* _BRANO DI TESTO_
-*-
La stragrande maggioranza delle nostre esportazioni va verso altri paesi Europei e verso gli Stati Uniti.
I problemi maggiori, invece, stanno emergendo sul lato import.
Infatti, guardando ai primi 15 paesi di origine delle nostre importazioni[5], sono ancora solo 2 i paesi potenzialmente coinvolti: sempre la Cina (2° posizione, 8% del nostro import) e l’India (14° posizione, 1,6% del nostro import), ma i volumi sono quasi doppi, con Banca d’Italia che ha stimato il trasporto navale attraverso il Canale di Suez pari al 16% delle importazioni italiane di beni in valore.
Inoltre, come già cominciano a riferire alcune imprese di AICE-Confcommercio, il mancato arrivo delle merci in import spesso impatta su un ben più elevato flusso di export verso l’Europa o gli USA (tipico da paese trasformatore come l’Italia) e, in molti casi, espone le aziende italiane a forti penali in quanto fornitori di una filiera.
Oltre alla già citata filiera dell’automotive, anche il settore moda soffre di rallentamenti nell’import, principalmente fibre, tessuti, componenti (come le zip) che arrivano da Giappone, India e Cina e semilavorati/capi confezionati dal Sud est asiatico. Stessa situazione per alcuni comparti dell’alimentare (ad esempio, riso, oli vegetali, tè e caffè), duramente colpiti dalla riduzione di traffico in arrivo dal Canale di Suez.

Quali prospettive?

Dal punto di vista strategico, la riduzione dei traffici nel canale di Suez, se prolungata, minerà seriamente la possibilità dell’Italia (e, anche se in maniera diversa, dell’Unione Europea) di rafforzare i rapporti con i “vincitori del futuro” come India e Vietnam, alternative manifatturiere alla Cina ma anche nuovi mercati di sbocco, che godranno di situazioni geopolitiche relativamente stabili e di una popolazione giovane, dinamica e in crescita.
-*-
Materiale di origine:
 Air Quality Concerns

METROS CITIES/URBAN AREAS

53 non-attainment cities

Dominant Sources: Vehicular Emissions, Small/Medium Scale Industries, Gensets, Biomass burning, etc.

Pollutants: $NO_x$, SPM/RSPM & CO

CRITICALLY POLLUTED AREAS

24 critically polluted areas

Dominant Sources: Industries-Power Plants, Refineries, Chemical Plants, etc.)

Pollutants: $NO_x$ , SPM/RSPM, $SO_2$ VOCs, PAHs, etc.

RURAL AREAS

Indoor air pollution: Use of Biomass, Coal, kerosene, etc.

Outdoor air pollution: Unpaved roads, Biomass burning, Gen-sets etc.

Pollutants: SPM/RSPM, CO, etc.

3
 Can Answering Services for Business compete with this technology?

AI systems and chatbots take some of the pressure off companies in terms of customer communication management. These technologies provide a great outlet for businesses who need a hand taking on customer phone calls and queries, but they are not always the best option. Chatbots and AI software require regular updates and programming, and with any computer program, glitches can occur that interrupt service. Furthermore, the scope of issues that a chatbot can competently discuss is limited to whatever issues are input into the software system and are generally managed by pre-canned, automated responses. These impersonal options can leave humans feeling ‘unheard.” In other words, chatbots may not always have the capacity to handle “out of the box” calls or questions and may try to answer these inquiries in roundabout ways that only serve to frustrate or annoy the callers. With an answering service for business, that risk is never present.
-*-
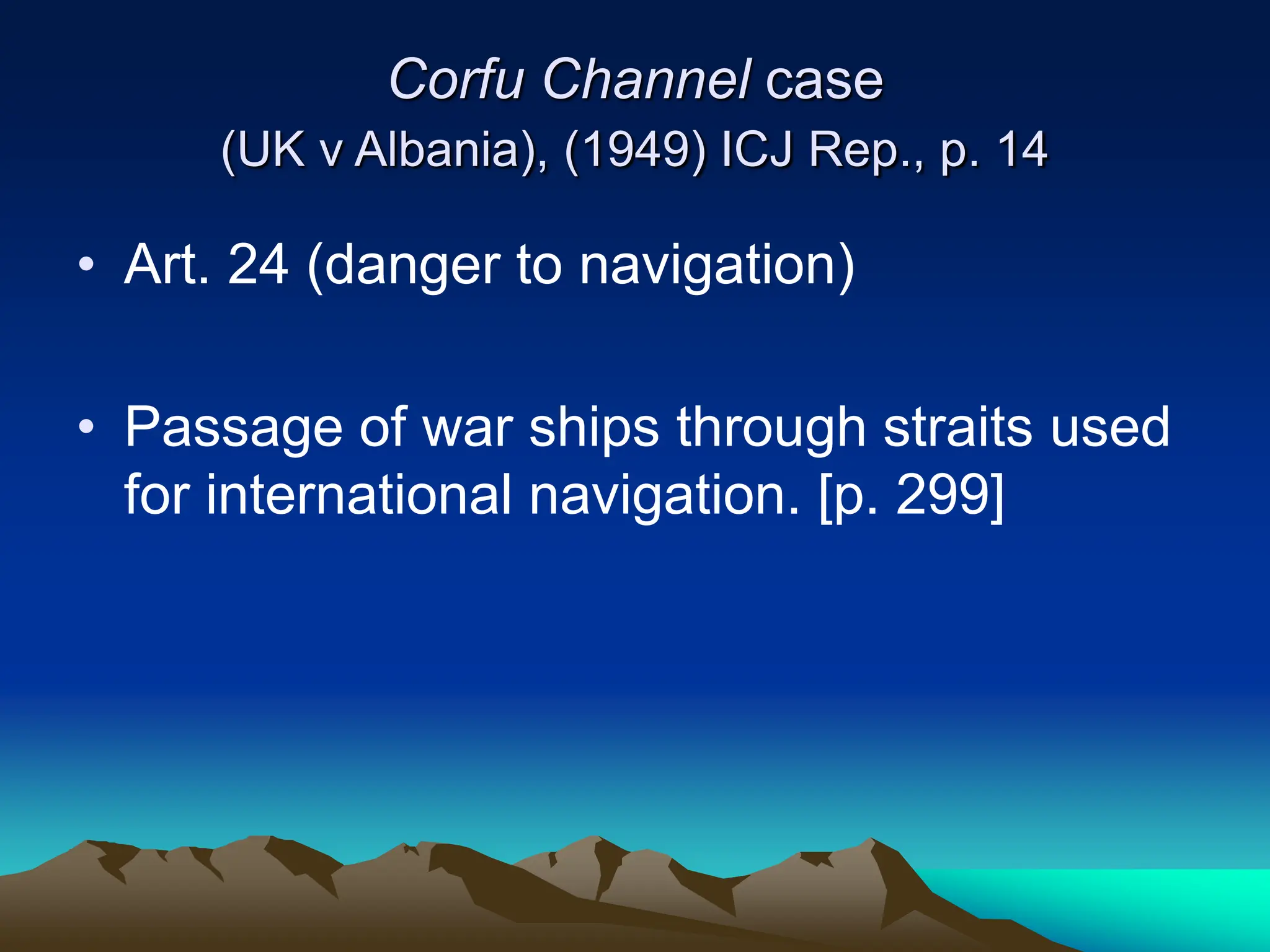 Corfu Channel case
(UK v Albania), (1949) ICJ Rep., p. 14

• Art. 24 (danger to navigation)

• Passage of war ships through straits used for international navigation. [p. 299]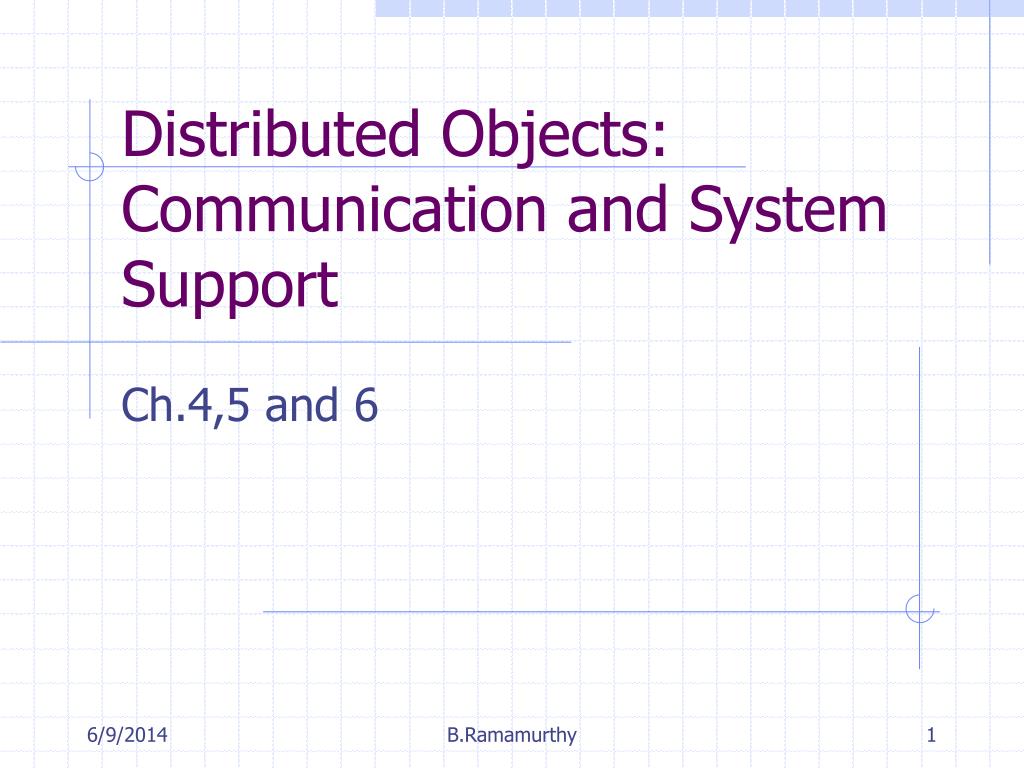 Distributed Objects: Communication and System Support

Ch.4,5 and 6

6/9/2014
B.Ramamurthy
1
-*-
* _ISTRUZIONI ESERCIZIO_
A. Riscrivi il brano sul Canale di Suez da "Dal punto di" fino a "e in crescita.", cambiando "Vietnam" in "Indonesia".
B. Nel brano sul Canale di Suez, quale quota delle importazioni italiane di beni in valore passa via nave attraverso il Canale secondo la stima di Banca d'Italia?
Il materiale non ha alcun legame con il brano.

* _RISPOSTE_
A.
Dal punto di vista strategico, la riduzione dei traffici nel canale di Suez, se prolungata, minerà seriamente la possibilità dell’Italia (e, anche se in maniera diversa, dell’Unione Europea) di rafforzare i rapporti con i “vincitori del futuro” come India e Indonesia, alternative manifatturiere alla Cina ma anche nuovi mercati di sbocco, che godranno di situazioni geopolitiche relativamente stabili e di una popolazione giovane, dinamica e in crescita.

B. Secondo la stima di Banca d'Italia, il trasporto navale attraverso il Canale di Suez è pari al 16% delle importazioni italiane di beni in valore.